## Source text
Search code examples
pythonpandasdataframenumpydata-cleaning

Find the categories that frequently occur together based on another column


Consider that I have the following data in a Pandas dataframe:

Paper ID Author ID
Paper_1 Author_1
Paper_1 Author_2
Paper_2 Author_2
Paper_3 Author_1
Paper_3 Author_2
Paper_3 Author_3
Paper_4 Author_1
Paper_4 Author_3

I need to find the number of non-zero collaborations. So, the output should be:
(Author_1,Author_2) --> 2
(Author_1,Author_3) --> 1

Any help or advice will be greatly appreciated.


Solution

  • If the data is fairly small, then merging on the Paper ID will generate pairs that can be collapsed/aggregated:

    # assume df has columns Paper ID, Author ID
    df_merged = df.merge(df, on="Paper ID")
    
    # keep only one instance of a collaboration
    mask = df_merged["Author ID_x"] > df_merged["Author ID_y"]
    
    # aggregate (note the use of the mask to avoid double-
    # counting and self-collaborations as noted in the
    # comment by Riccardo Bucco)
    counts = (
        df_merged[mask]
        .groupby(["Author ID_x", "Author ID_y"])
        .agg(collaboration_count=("Paper ID", "count"))
    )

## Supplied information

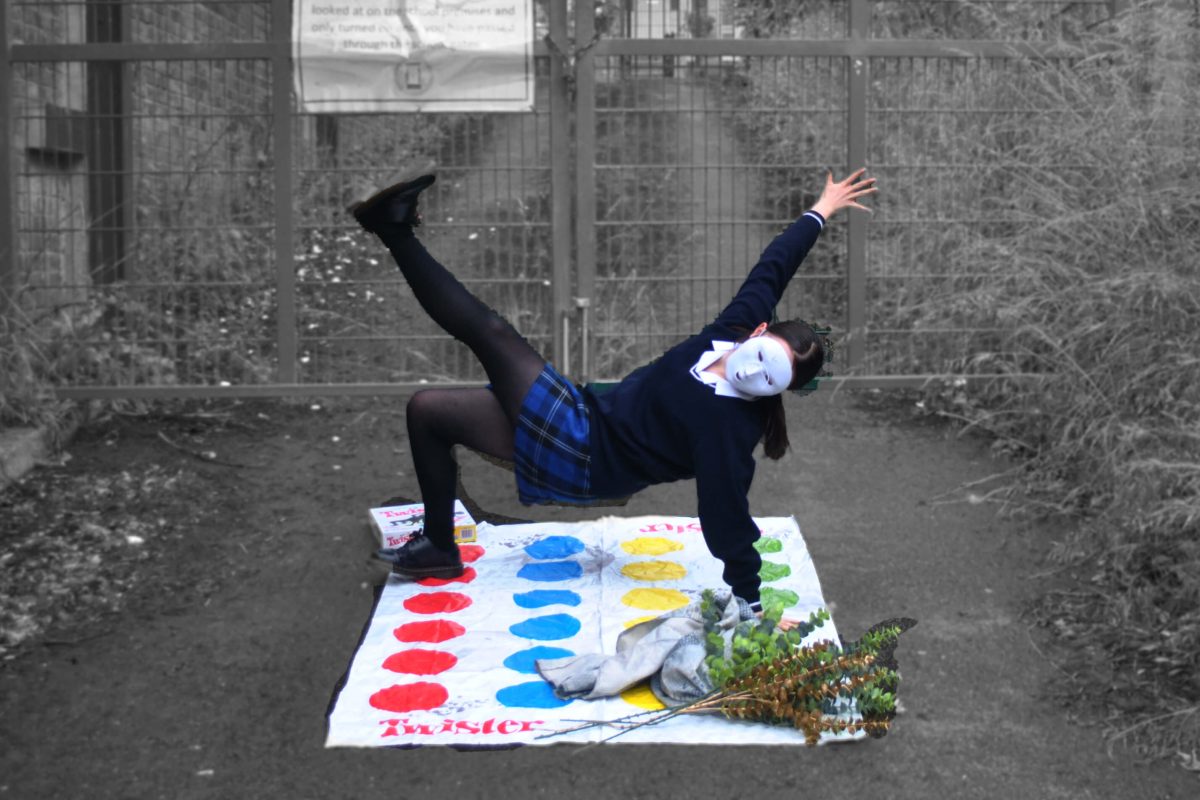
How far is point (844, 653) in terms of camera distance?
4.37 metres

## Requirements
Rewrite the paragraph in the pandas thread that begins "If the data is fairly small" more briefly, keeping its main facts. You won't need the data for this.

## The output
For fairly small data, a merge on the Paper ID produces pairs that can be aggregated.